--- START TASK INPUTS ---
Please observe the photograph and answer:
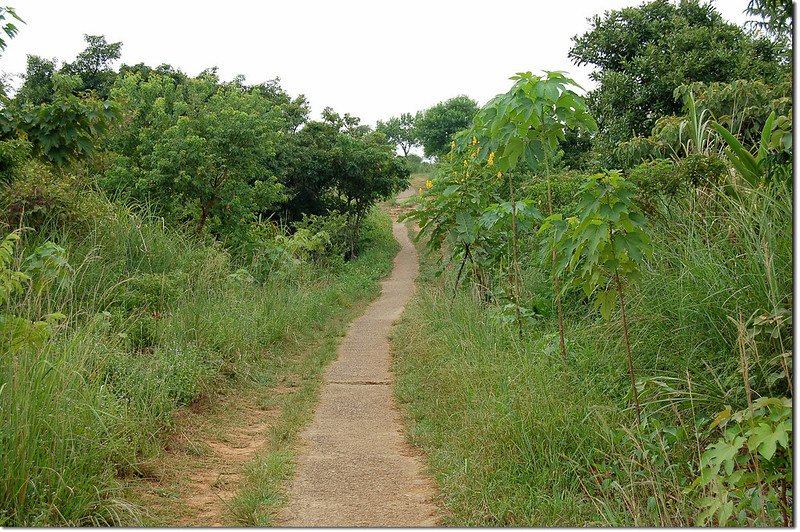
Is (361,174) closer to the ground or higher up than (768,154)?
higher up

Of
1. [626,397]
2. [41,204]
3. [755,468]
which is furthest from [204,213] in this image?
[755,468]

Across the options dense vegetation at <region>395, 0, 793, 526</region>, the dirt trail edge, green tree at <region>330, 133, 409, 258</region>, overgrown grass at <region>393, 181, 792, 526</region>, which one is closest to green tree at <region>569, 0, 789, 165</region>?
dense vegetation at <region>395, 0, 793, 526</region>

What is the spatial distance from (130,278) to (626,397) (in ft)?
19.1

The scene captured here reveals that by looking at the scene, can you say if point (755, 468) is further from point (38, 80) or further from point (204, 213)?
point (38, 80)

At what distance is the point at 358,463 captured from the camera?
5.52 metres

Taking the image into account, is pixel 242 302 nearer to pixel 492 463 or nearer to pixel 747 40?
pixel 492 463

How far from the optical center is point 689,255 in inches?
212

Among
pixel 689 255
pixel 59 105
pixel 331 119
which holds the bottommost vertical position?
pixel 689 255

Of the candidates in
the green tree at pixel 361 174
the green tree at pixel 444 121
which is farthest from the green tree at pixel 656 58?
the green tree at pixel 444 121

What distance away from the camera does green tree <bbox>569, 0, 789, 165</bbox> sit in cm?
1300

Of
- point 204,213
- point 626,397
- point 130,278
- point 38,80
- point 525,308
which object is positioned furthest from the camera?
point 38,80

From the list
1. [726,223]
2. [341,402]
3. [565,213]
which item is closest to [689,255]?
[726,223]

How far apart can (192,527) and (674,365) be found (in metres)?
3.28

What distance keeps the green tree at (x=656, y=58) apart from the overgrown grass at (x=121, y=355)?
21.3ft
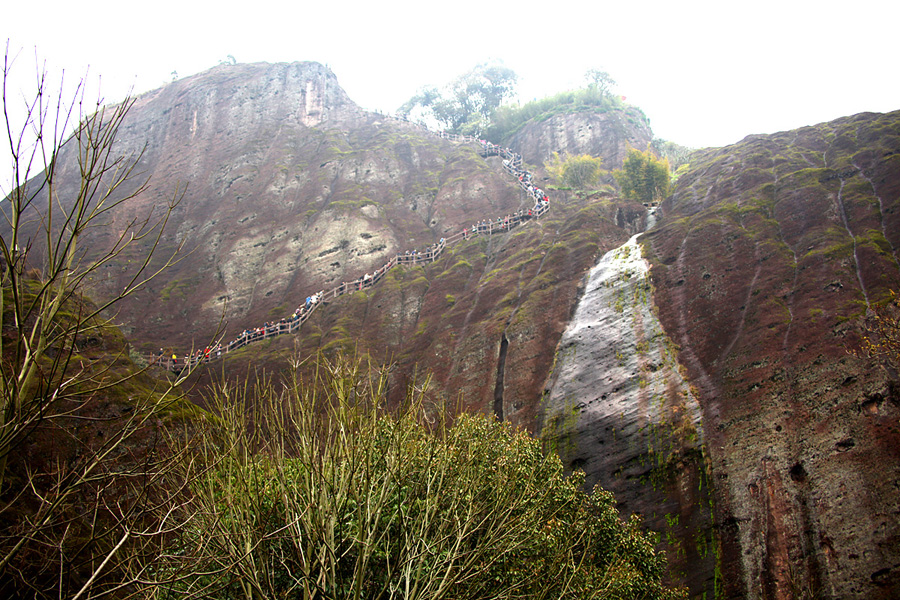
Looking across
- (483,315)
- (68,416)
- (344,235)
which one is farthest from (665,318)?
(344,235)

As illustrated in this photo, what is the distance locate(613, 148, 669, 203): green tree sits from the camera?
60.3 m

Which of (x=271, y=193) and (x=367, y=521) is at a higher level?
(x=271, y=193)

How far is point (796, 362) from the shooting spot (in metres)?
25.5

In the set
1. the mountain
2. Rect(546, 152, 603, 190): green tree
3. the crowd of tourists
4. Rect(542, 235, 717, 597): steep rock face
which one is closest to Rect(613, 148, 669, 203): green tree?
the mountain

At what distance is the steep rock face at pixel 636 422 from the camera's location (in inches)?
920

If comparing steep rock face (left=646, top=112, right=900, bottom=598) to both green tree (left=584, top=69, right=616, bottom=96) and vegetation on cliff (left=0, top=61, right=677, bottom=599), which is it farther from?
green tree (left=584, top=69, right=616, bottom=96)

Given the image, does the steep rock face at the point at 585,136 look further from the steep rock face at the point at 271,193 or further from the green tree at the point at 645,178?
the green tree at the point at 645,178

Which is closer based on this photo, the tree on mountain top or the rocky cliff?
the rocky cliff

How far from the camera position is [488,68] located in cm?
11638

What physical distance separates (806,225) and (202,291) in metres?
59.4

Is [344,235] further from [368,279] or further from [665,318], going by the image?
[665,318]

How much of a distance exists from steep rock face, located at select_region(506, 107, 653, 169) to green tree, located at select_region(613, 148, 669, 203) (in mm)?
20722

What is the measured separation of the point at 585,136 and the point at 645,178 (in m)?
30.4

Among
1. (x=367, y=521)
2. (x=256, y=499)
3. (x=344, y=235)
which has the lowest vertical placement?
(x=256, y=499)
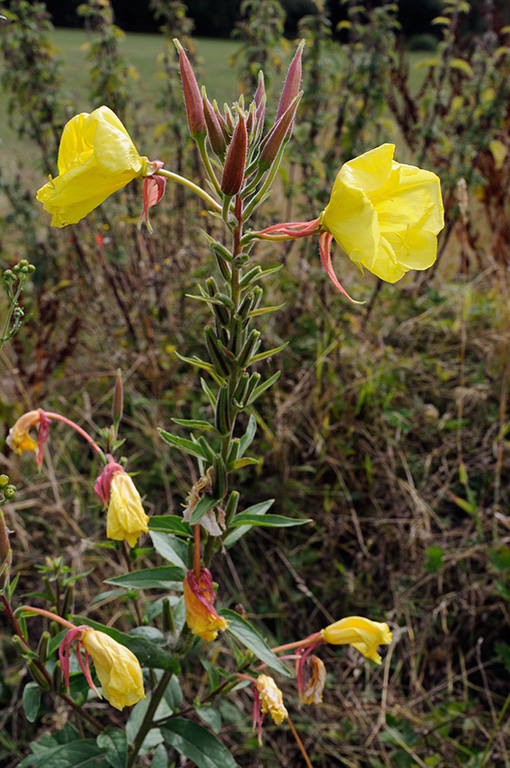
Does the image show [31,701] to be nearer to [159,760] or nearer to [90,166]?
[159,760]

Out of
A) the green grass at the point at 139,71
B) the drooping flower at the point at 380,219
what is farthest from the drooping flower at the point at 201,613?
the green grass at the point at 139,71

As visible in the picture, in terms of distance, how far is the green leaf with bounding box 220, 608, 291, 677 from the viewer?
92cm

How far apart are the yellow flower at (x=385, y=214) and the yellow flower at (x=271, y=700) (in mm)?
716

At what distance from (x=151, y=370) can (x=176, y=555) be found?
4.66 ft

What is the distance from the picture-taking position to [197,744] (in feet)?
3.37

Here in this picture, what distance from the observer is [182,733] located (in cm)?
106

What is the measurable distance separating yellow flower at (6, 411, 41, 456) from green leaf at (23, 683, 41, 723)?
1.40 feet

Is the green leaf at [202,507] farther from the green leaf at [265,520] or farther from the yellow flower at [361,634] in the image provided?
the yellow flower at [361,634]

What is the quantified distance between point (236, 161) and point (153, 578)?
0.69 meters

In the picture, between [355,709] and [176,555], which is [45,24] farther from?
[355,709]

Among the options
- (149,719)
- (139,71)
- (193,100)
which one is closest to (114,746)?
(149,719)

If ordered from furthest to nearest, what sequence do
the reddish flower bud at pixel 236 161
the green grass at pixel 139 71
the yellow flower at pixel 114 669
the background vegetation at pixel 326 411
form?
1. the green grass at pixel 139 71
2. the background vegetation at pixel 326 411
3. the yellow flower at pixel 114 669
4. the reddish flower bud at pixel 236 161

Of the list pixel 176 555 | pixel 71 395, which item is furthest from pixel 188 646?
pixel 71 395

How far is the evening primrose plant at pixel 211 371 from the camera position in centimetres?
75
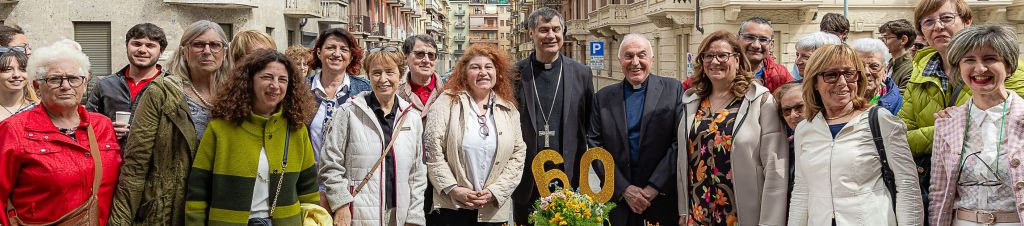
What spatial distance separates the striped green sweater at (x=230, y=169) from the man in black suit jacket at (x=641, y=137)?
212cm

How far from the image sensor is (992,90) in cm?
376

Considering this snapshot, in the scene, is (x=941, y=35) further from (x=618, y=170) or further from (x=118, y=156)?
(x=118, y=156)

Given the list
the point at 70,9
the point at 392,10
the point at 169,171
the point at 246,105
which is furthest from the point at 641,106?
the point at 392,10

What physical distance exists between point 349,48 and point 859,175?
3.46 meters

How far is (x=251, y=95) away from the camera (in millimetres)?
4250

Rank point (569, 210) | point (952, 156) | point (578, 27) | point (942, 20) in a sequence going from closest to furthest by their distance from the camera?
1. point (952, 156)
2. point (942, 20)
3. point (569, 210)
4. point (578, 27)

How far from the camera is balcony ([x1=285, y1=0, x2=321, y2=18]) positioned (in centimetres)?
2797

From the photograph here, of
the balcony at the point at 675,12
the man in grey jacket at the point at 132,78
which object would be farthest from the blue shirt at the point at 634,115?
the balcony at the point at 675,12

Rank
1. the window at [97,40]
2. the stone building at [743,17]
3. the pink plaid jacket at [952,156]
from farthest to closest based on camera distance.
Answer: the window at [97,40] < the stone building at [743,17] < the pink plaid jacket at [952,156]

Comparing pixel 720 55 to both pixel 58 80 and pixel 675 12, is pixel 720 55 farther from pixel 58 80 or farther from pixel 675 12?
pixel 675 12

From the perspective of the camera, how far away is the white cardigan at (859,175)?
153 inches

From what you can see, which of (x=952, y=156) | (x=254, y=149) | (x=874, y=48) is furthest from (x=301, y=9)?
(x=952, y=156)

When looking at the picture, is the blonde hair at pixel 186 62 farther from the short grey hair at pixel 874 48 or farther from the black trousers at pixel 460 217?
the short grey hair at pixel 874 48

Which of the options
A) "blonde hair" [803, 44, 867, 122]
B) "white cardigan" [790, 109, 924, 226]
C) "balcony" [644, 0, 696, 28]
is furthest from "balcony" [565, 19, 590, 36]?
"white cardigan" [790, 109, 924, 226]
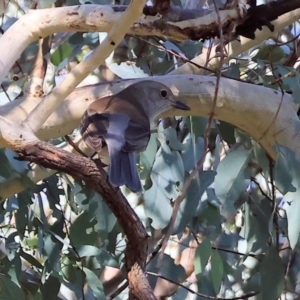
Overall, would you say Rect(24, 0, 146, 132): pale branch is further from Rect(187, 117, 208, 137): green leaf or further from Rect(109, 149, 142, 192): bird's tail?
Answer: Rect(187, 117, 208, 137): green leaf

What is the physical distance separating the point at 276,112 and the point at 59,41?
1.04 meters

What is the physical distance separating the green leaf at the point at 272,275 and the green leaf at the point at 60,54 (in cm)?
93

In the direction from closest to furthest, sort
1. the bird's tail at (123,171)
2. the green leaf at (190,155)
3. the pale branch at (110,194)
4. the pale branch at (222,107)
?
1. the pale branch at (110,194)
2. the bird's tail at (123,171)
3. the pale branch at (222,107)
4. the green leaf at (190,155)

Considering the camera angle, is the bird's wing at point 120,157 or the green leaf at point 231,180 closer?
the bird's wing at point 120,157

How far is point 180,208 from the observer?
1.62 meters

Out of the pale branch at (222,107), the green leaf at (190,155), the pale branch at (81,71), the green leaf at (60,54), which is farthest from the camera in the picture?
the green leaf at (60,54)

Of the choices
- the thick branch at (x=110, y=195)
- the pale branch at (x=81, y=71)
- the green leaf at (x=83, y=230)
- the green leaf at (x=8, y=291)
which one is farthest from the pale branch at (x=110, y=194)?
the green leaf at (x=83, y=230)

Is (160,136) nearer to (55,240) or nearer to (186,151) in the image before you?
(186,151)

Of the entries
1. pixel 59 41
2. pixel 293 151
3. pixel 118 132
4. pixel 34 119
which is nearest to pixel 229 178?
pixel 293 151

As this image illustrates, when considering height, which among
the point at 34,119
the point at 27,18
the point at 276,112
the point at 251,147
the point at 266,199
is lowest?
the point at 266,199

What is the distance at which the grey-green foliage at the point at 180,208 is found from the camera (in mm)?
1468

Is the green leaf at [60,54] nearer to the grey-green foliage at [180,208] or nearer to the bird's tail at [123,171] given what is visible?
the grey-green foliage at [180,208]

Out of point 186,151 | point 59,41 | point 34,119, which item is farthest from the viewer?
point 59,41

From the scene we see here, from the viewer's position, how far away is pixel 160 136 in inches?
67.2
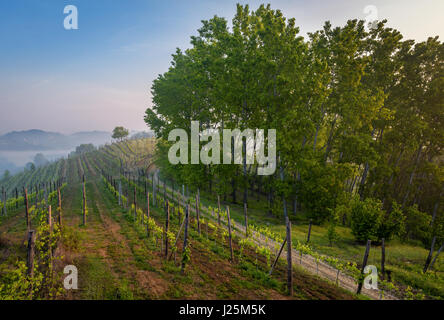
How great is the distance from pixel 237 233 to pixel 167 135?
61.5 feet

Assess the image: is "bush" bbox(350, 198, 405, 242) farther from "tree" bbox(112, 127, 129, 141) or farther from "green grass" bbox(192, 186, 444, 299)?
"tree" bbox(112, 127, 129, 141)

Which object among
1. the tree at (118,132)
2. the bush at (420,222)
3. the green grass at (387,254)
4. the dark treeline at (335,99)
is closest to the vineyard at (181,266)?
the green grass at (387,254)

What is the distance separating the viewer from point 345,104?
67.0 ft

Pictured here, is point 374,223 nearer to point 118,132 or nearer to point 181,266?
point 181,266

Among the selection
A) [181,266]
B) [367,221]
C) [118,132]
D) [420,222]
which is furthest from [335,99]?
[118,132]

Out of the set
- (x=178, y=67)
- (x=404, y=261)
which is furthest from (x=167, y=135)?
(x=404, y=261)

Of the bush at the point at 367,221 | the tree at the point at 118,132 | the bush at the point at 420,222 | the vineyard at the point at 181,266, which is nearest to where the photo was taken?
the vineyard at the point at 181,266

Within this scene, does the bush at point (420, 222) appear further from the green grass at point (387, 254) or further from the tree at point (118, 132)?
the tree at point (118, 132)

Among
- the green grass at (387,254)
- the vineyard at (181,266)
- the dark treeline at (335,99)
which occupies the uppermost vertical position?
the dark treeline at (335,99)

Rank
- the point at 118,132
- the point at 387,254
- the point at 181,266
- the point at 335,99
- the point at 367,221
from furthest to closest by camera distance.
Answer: the point at 118,132, the point at 335,99, the point at 367,221, the point at 387,254, the point at 181,266

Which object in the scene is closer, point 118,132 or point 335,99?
point 335,99

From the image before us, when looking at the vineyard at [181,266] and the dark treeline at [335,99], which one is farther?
the dark treeline at [335,99]
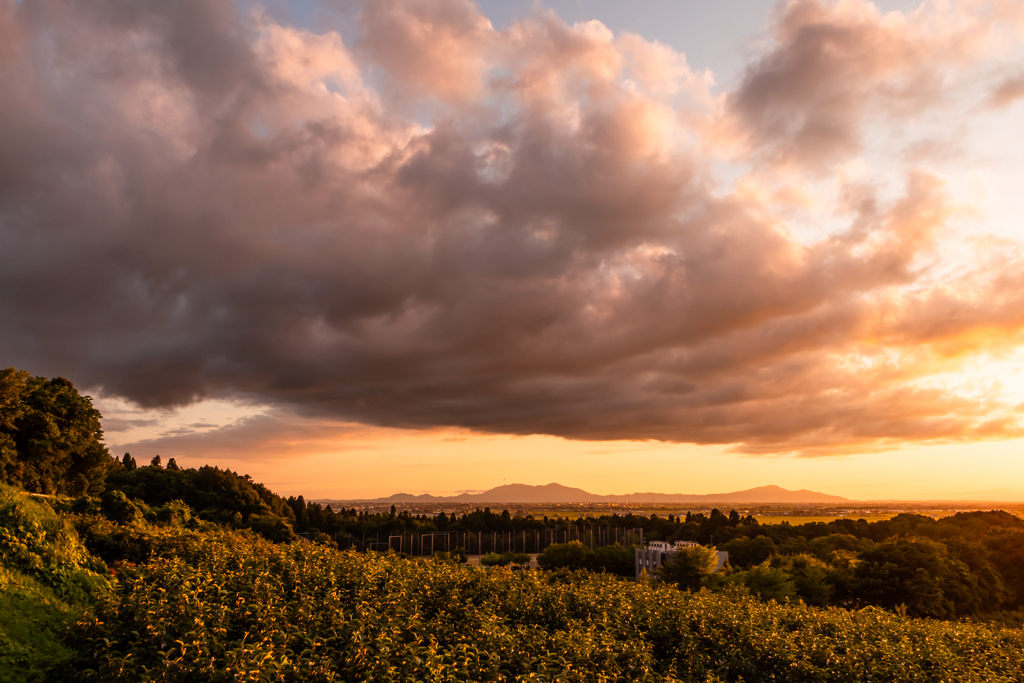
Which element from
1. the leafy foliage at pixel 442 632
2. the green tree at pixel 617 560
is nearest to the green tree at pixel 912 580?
the green tree at pixel 617 560

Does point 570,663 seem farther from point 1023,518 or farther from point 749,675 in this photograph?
point 1023,518

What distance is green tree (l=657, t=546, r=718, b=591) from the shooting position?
36500 mm

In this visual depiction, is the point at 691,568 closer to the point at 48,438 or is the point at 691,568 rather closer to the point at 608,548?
the point at 608,548

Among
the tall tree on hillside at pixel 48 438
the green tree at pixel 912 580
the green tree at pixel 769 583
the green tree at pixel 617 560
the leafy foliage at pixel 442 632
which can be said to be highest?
the tall tree on hillside at pixel 48 438

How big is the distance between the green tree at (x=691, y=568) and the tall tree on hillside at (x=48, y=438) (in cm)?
3571

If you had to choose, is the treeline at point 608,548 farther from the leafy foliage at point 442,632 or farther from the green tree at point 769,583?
the leafy foliage at point 442,632

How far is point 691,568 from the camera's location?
36.7 meters

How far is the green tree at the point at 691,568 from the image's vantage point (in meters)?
36.5

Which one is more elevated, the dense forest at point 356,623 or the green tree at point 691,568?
the dense forest at point 356,623

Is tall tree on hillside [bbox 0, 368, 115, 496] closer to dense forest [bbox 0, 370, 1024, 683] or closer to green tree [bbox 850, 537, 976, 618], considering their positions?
dense forest [bbox 0, 370, 1024, 683]

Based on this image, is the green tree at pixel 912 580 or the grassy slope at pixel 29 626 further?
the green tree at pixel 912 580

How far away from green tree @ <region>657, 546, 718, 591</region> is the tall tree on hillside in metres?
35.7

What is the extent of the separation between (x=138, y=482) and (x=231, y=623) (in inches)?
1863

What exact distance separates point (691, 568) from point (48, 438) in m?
38.9
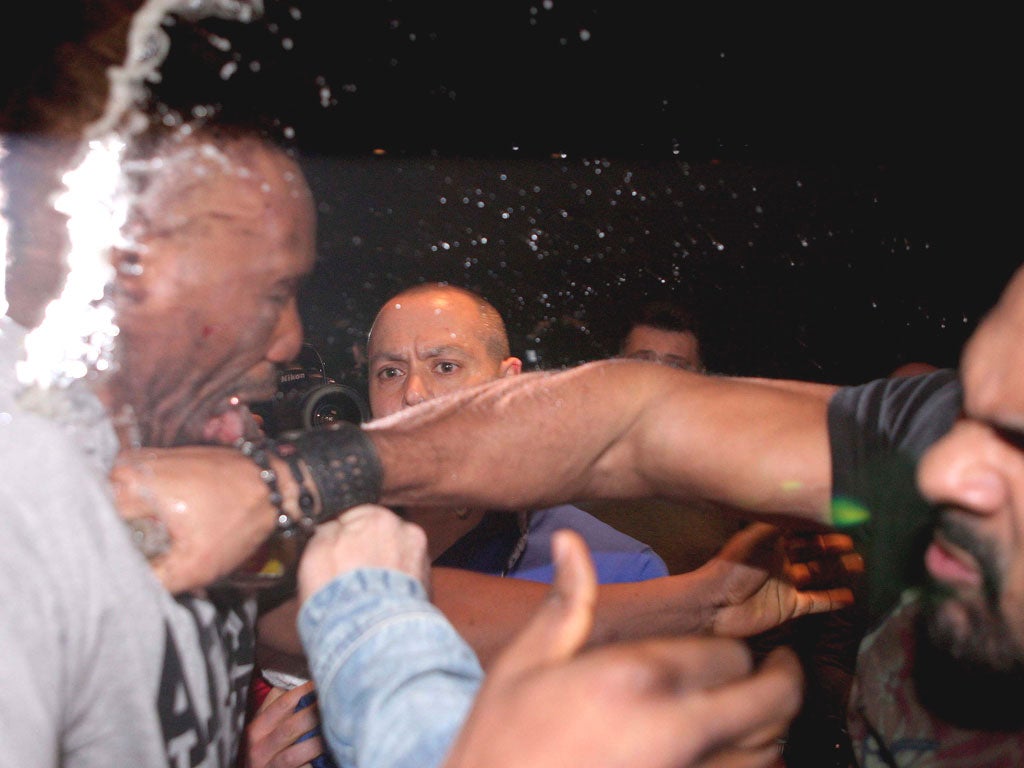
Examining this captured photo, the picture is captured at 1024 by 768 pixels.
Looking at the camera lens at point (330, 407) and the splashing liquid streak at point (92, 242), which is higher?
the splashing liquid streak at point (92, 242)

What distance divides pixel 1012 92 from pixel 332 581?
173 inches

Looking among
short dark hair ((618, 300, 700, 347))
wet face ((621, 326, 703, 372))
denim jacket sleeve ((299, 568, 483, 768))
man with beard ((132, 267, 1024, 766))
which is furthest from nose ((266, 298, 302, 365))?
short dark hair ((618, 300, 700, 347))

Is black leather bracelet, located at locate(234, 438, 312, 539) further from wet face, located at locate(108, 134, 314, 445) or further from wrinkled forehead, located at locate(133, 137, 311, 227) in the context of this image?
wrinkled forehead, located at locate(133, 137, 311, 227)

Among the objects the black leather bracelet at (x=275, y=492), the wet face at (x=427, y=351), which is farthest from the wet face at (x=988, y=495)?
the wet face at (x=427, y=351)

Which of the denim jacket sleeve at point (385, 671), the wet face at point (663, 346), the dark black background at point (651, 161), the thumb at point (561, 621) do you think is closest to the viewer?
the thumb at point (561, 621)

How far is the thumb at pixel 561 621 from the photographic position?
0.62 metres

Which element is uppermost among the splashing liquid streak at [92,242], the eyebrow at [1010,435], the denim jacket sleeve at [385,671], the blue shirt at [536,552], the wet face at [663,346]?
the splashing liquid streak at [92,242]

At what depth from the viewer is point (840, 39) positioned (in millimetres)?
3242

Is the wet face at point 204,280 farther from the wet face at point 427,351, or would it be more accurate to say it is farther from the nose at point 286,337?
the wet face at point 427,351

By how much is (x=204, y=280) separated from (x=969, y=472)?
4.02 ft

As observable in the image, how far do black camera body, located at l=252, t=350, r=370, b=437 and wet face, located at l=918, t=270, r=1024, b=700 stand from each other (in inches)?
59.9

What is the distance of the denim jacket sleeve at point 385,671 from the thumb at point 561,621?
154 mm

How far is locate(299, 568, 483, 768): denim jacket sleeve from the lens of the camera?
2.39 feet

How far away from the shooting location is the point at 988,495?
100 centimetres
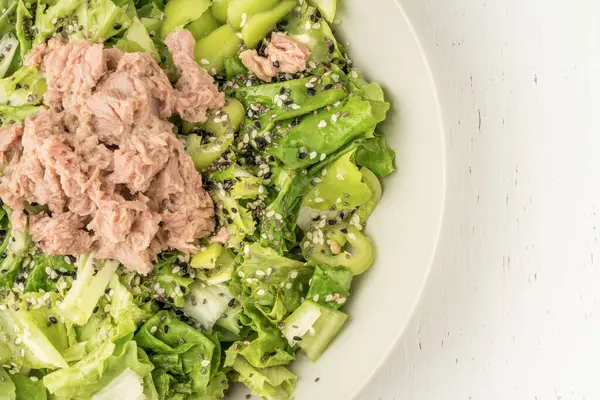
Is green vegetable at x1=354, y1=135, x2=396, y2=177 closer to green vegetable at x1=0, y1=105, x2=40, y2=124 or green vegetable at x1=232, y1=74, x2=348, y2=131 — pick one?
green vegetable at x1=232, y1=74, x2=348, y2=131

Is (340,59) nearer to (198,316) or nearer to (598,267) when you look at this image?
(198,316)

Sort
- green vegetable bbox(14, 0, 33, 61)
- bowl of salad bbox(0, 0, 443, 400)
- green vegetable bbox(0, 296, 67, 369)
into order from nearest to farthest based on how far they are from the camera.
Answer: bowl of salad bbox(0, 0, 443, 400)
green vegetable bbox(0, 296, 67, 369)
green vegetable bbox(14, 0, 33, 61)

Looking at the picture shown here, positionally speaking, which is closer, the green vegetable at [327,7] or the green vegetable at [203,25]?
the green vegetable at [327,7]

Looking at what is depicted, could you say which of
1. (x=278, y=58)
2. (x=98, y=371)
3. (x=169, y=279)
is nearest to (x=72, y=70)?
(x=278, y=58)

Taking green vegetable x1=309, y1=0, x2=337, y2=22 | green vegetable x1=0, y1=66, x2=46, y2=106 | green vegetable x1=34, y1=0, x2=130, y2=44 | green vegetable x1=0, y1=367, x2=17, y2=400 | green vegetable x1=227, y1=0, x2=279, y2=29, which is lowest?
green vegetable x1=0, y1=367, x2=17, y2=400

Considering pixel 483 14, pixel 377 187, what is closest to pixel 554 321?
pixel 377 187

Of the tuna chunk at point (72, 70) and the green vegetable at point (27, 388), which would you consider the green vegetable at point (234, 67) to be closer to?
the tuna chunk at point (72, 70)

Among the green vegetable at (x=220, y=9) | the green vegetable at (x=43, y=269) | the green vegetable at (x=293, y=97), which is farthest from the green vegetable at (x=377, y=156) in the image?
the green vegetable at (x=43, y=269)

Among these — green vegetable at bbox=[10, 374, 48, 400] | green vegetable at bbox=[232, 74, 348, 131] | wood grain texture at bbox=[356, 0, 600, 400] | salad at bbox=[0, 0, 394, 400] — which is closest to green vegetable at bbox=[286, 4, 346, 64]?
salad at bbox=[0, 0, 394, 400]
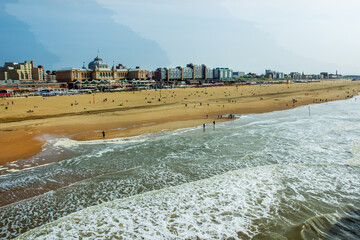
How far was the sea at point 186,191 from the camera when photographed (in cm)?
908

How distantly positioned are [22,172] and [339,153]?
1976cm

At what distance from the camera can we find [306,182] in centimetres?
1261

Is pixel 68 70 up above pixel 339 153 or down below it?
above

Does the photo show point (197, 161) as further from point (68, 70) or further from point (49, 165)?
point (68, 70)

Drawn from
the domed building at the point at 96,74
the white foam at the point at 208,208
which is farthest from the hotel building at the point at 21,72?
the white foam at the point at 208,208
--- END TASK INPUTS ---
Duplicate the records above from the line with "By how much" to the line with "100 centimetres", including both of those lines.

### SOLUTION FOR THIS PROBLEM
By how much is (x=204, y=280) separated from (x=969, y=472)?
4.02 ft

As observable in the image, how far do black camera body, located at l=252, t=350, r=370, b=437 and wet face, located at l=918, t=270, r=1024, b=700 stand from each other (in inches)?
59.9

What is the distance of the denim jacket sleeve at point 385,671 from the thumb at point 561,621?
154 mm

How far is locate(299, 568, 483, 768): denim jacket sleeve from the lens of the camera?
2.39 feet

How far away from the shooting location is the point at 988,495?
100 centimetres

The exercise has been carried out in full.